Captioned web images:
━━━━━━━━

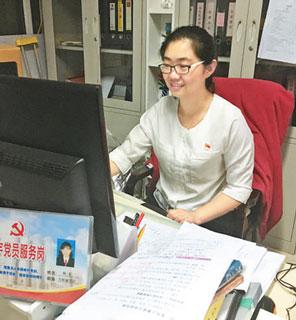 北京市马家堡街道时代风帆楼宇党委专职副书记韩青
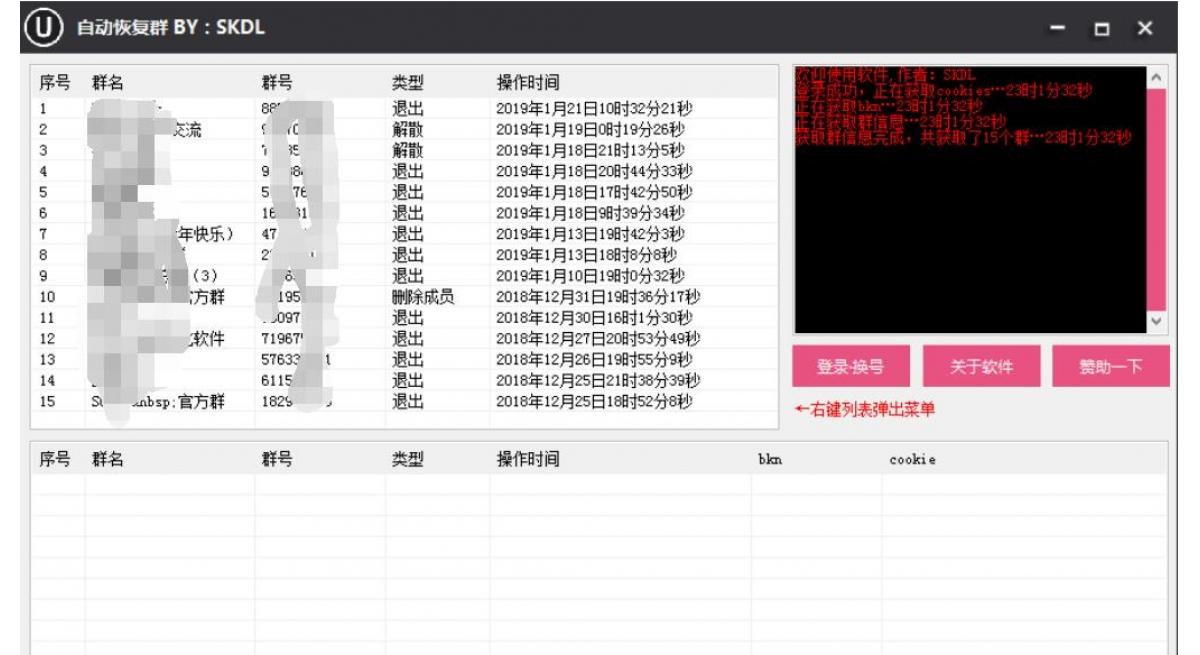 新版QQ群排名恢复工具下载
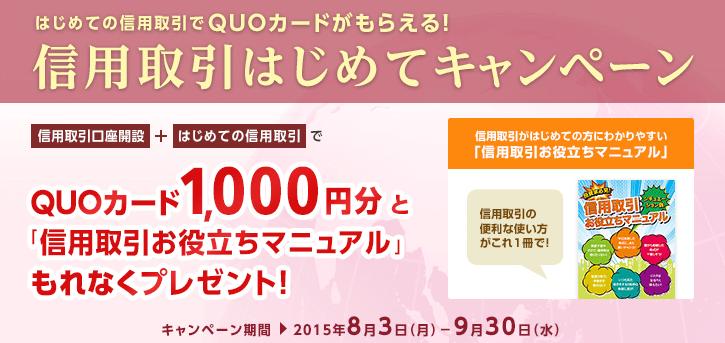 岡三オンライン証券 信用取引キャンペーン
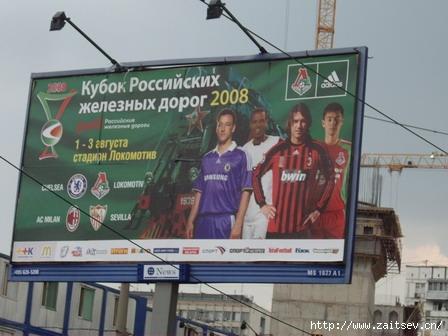 Кубок Российских Железных Дорог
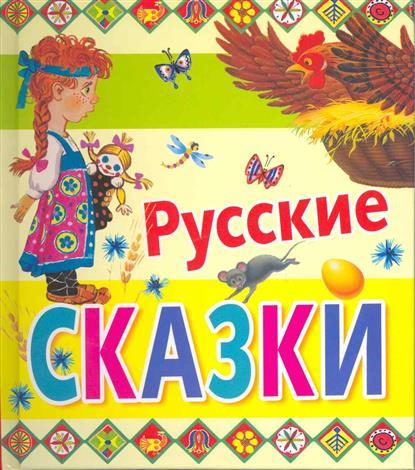 Катаев В. (ред.) Русские сказки валентин катаев повелитель железа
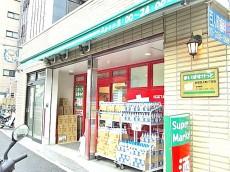 ヴィア・シテラ新宿 周辺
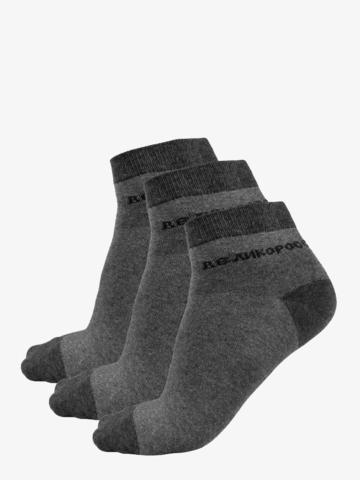 Носки короткие серого цвета (двухцветные) – тройная упаковка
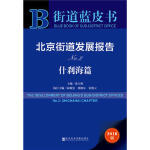 北京街道发展报告No 2什刹海篇 9787520123457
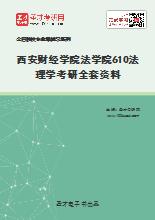 2021年西安财经学院法学院610法理学考研全套资料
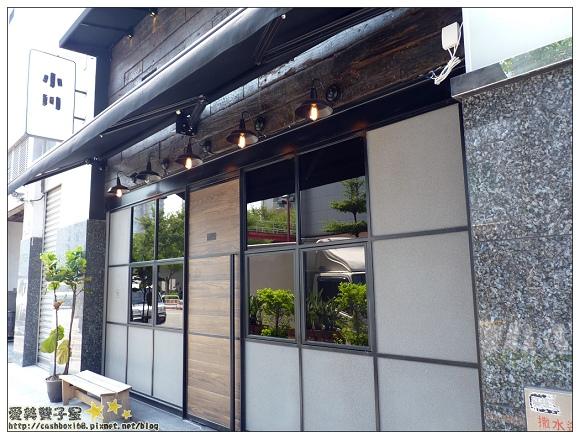 小川居酒館01.jpg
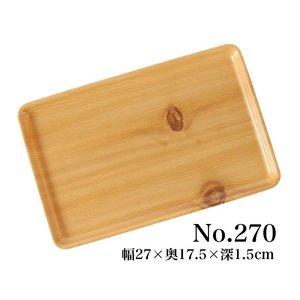 食卓用 トレー 樹脂製 木目柄 No.270 (業務用/家庭用) - 拡大画像
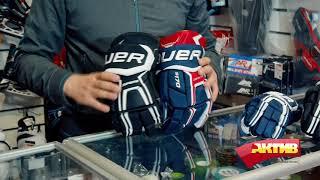 Сравнение перчаток из линейки Bauer Supreme, S150, S170, S190 и 1S!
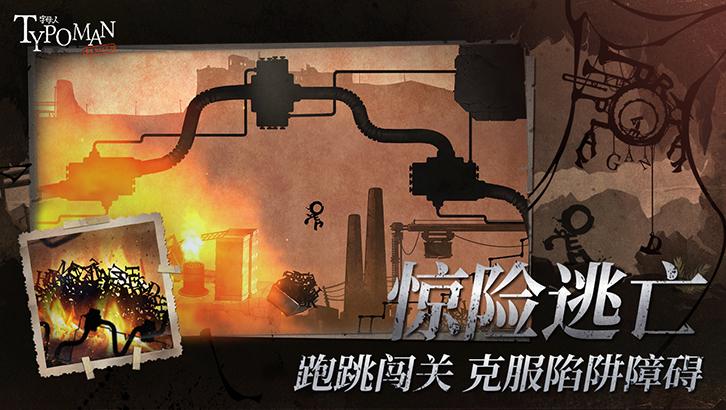Screenshot 3: 字母人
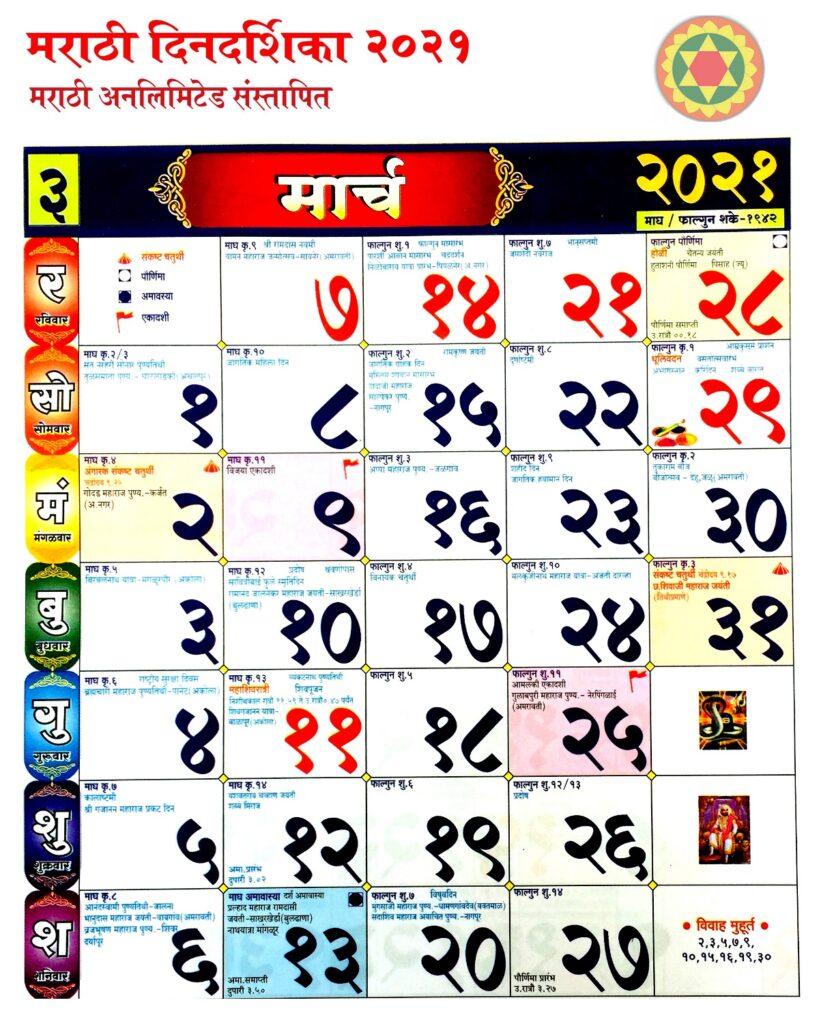Marathi-Calendar-March-2021-Pdf-Download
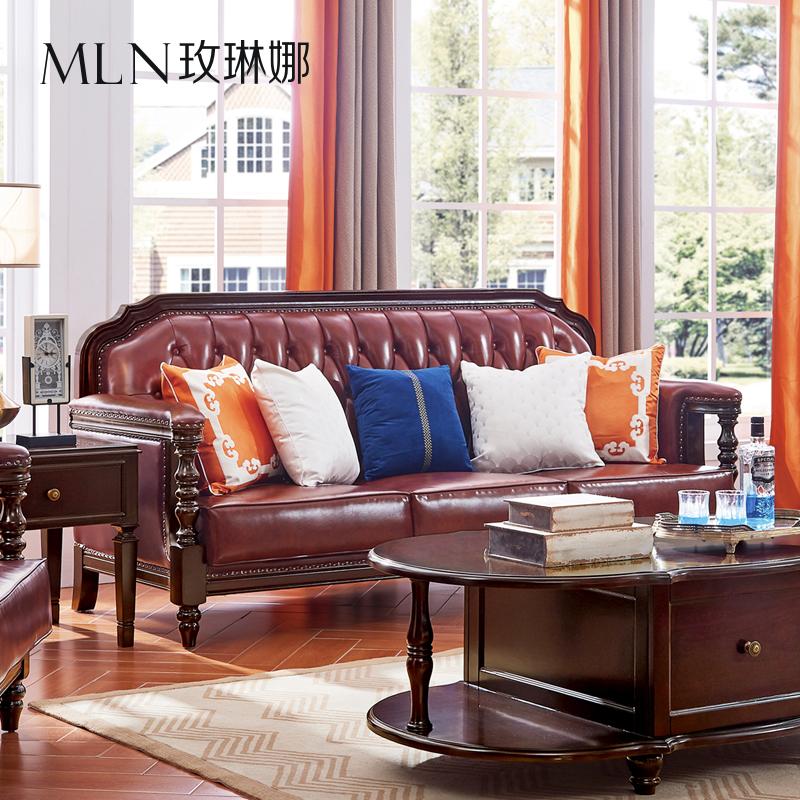 (用6100元券)玫琳娜家具moorestown美式真皮沙发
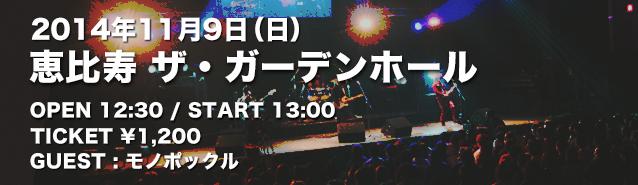 HOTLINE2014ジャパンファイナル
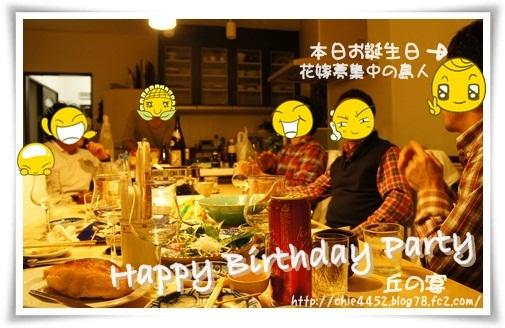 お誕生日おめでとう ちなちゃん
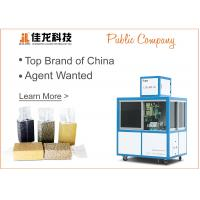 Quality Grain Nuts Packaging Vacuum Filling Machine With Single Station for sale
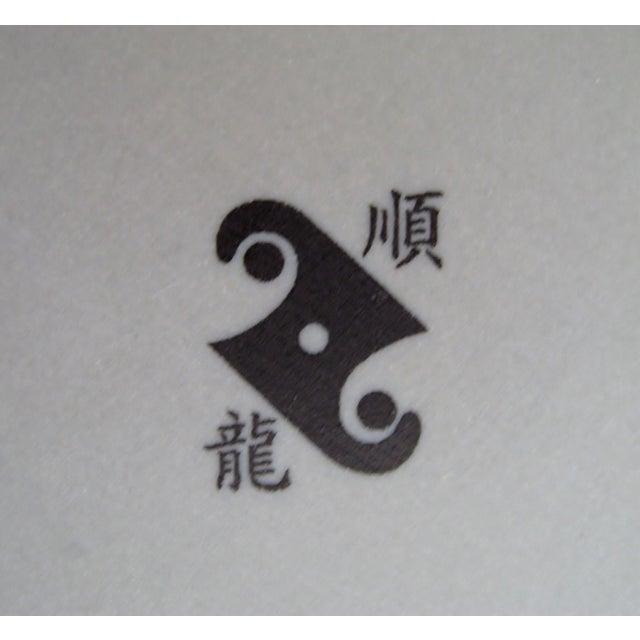 Image of Dragon Motif Japanese Tea - Set of 4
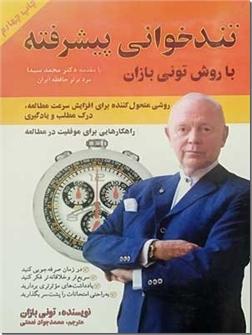 کتاب تندخوانی پیشرفته با روش تونی بازان - روشی متحول کننده برای افزایش سرعت در مطالعه درک مطلب و یادگیری - خرید کتاب از: www.ashja.com - کتابسرای اشجع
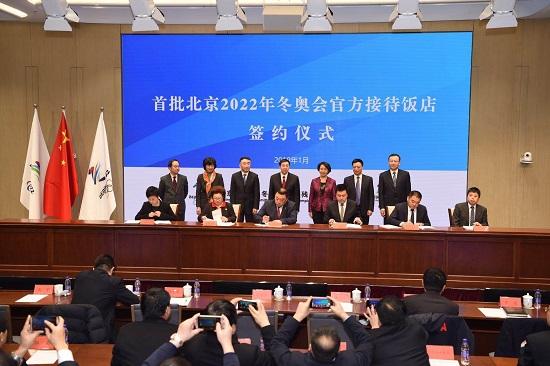 北京2022年冬奥会首批官方接待饭店签约仪式举行色心阁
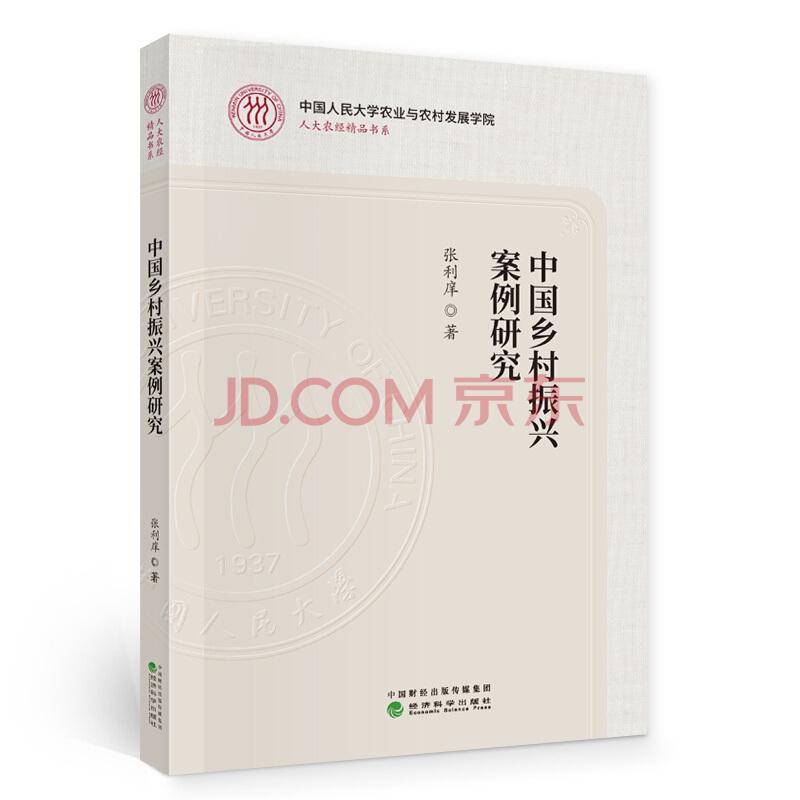 中国乡村振兴案例研究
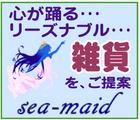 心が躍る、リーズナブルな雑貨~「sea-maid」※京都府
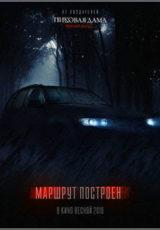 Paranormal Drive Legendado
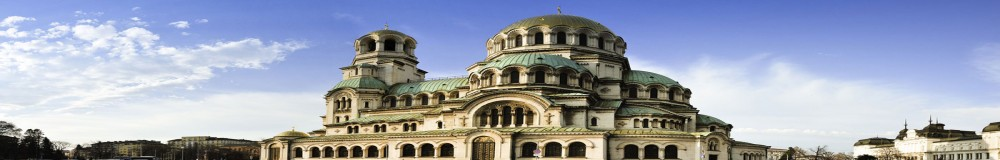 Bespoke Critical Appraisal Training in Bulgaria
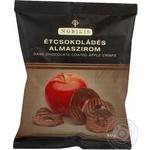 Чипсы Нобилис Старкинг яблочные в черном шоколаде 50г Венгрия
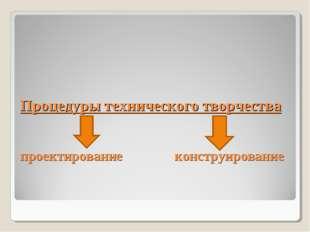 Процедуры технического творчества проектирование конструирование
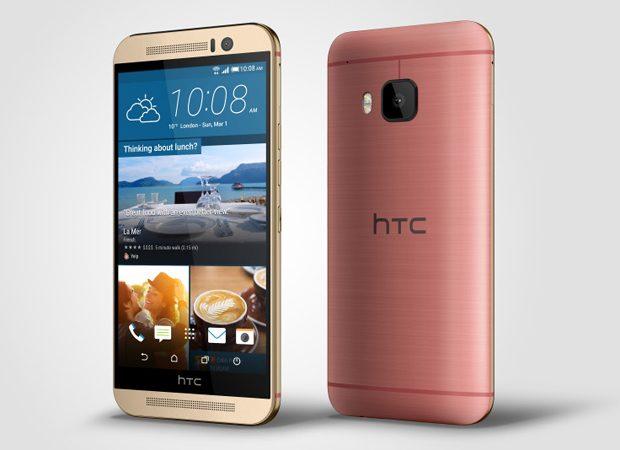 HTC One M9 este disponibil inclusiv in culoare roz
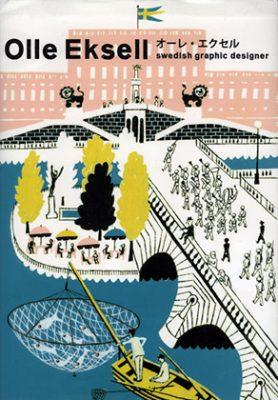 Bok om Olle Eksell på japanska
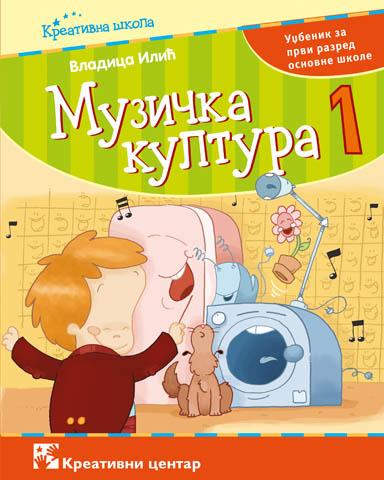 Muzička kultura 1. Udžbenik za prvi razred osnovne škole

━━━━━━━━

What is needed is an exact copy of only the lines above from the one with "Image of Dragon" to the one with "Процедуры технического творчества", both kept, with every picture left out.

 Image of Dragon Motif Japanese Tea - Set of 4
 کتاب تندخوانی پیشرفته با روش تونی بازان - روشی متحول کننده برای افزایش سرعت در مطالعه درک مطلب و یادگیری - خرید کتاب از: www.ashja.com - کتابسرای اشجع
 北京2022年冬奥会首批官方接待饭店签约仪式举行色心阁
 中国乡村振兴案例研究
 心が躍る、リーズナブルな雑貨~「sea-maid」※京都府
 Paranormal Drive Legendado
 Bespoke Critical Appraisal Training in Bulgaria
 Чипсы Нобилис Старкинг яблочные в черном шоколаде 50г Венгрия
 Процедуры технического творчества проектирование конструирование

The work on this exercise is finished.